Data-Wong-FIP140

We, The Data
Human Rights in the Digital Age

(MIT Press, 2023)
FIP 140

Our data-intensive world is here to stay, but does that come at the cost of our humanity in terms of autonomy, community, dignity, and equality? In We, the Data, Wendy H. Wong argues that we cannot allow that to happen. Exploring the pervasiveness of data collection and tracking, Wong reminds us that we are all stakeholders in this digital world, who are currently being left out of the most pressing conversations around technology, ethics, and policy. This book clarifies the nature of datafication and calls for an extension of human rights to recognize how data complicate what it means to safeguard and encourage human potential.

◆ TASK INSTRUCTIONS ◆
1. Answer these questions from the book description:
(a) Which press published the book, and in what year?
(b) Who is named as the author?
(c) Which four aspects of our humanity are listed?
2. Please extract the book description from "Data-Wong-FIP140" up to and including "encourage human potential.".
The records are not needed here.

◆ INFORMATION GIVEN ◆
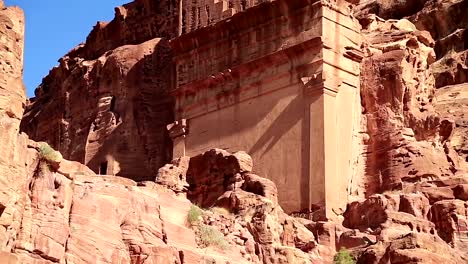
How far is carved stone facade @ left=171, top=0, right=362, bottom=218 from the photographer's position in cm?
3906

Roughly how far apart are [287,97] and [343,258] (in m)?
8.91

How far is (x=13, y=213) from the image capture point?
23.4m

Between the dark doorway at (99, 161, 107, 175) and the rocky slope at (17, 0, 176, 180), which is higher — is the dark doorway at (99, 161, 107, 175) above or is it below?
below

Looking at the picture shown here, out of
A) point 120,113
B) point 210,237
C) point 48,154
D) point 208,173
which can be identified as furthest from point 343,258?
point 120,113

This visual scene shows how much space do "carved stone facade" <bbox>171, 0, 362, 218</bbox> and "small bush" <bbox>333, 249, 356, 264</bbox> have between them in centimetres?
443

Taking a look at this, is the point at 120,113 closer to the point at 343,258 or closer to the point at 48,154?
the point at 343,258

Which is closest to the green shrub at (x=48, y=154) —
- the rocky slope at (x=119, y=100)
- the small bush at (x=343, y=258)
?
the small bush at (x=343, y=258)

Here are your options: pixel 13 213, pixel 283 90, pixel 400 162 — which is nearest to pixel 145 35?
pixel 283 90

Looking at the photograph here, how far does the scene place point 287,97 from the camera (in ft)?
---
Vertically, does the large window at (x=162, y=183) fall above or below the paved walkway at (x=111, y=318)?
==
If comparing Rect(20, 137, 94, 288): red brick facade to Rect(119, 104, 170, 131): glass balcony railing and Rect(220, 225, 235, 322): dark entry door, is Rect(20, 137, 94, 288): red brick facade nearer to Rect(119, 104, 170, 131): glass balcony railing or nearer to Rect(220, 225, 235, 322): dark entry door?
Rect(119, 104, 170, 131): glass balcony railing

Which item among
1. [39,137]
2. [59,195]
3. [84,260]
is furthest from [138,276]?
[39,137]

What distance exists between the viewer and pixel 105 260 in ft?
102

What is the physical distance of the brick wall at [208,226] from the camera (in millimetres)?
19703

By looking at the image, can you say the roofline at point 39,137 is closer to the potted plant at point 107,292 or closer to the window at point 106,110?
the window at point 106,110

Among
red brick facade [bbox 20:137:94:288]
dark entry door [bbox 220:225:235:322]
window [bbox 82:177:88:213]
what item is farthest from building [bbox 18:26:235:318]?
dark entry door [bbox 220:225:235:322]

◆ FULL ANSWERS ◆
1.
(a) MIT Press, 2023
(b) Wendy H. Wong
(c) Autonomy, community, dignity, and equality

2.
Data-Wong-FIP140

We, The Data
Human Rights in the Digital Age

(MIT Press, 2023)
FIP 140

Our data-intensive world is here to stay, but does that come at the cost of our humanity in terms of autonomy, community, dignity, and equality? In We, the Data, Wendy H. Wong argues that we cannot allow that to happen. Exploring the pervasiveness of data collection and tracking, Wong reminds us that we are all stakeholders in this digital world, who are currently being left out of the most pressing conversations around technology, ethics, and policy. This book clarifies the nature of datafication and calls for an extension of human rights to recognize how data complicate what it means to safeguard and encourage human potential.